§ Information shown:

^^^^^^^^^^^^^^^^

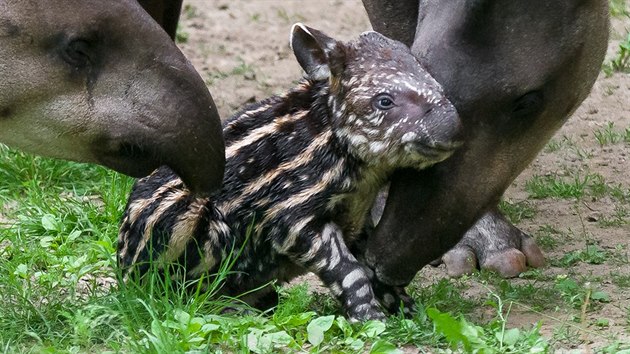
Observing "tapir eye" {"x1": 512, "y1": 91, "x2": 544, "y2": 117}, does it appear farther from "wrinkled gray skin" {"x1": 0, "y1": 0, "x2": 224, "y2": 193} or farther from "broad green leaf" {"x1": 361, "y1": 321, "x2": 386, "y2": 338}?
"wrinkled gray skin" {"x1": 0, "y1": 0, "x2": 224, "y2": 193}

^^^^^^^^^^^^^^^^

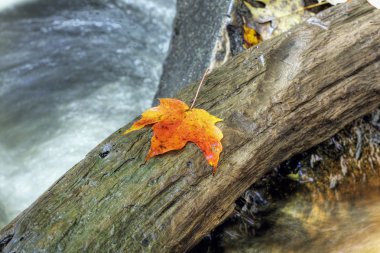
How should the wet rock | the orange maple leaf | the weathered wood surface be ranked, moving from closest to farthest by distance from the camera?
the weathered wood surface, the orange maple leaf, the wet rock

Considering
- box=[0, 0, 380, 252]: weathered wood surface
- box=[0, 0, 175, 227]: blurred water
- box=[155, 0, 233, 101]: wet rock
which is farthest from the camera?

^^^^^^^^^^^^^^^^

§ Do this: Copy out the data beginning with the line containing "Considering" and ending with the line containing "which is farthest from the camera?", both lines included.

§ Exercise output:
Considering
- box=[0, 0, 380, 252]: weathered wood surface
- box=[0, 0, 175, 227]: blurred water
- box=[155, 0, 233, 101]: wet rock
which is farthest from the camera?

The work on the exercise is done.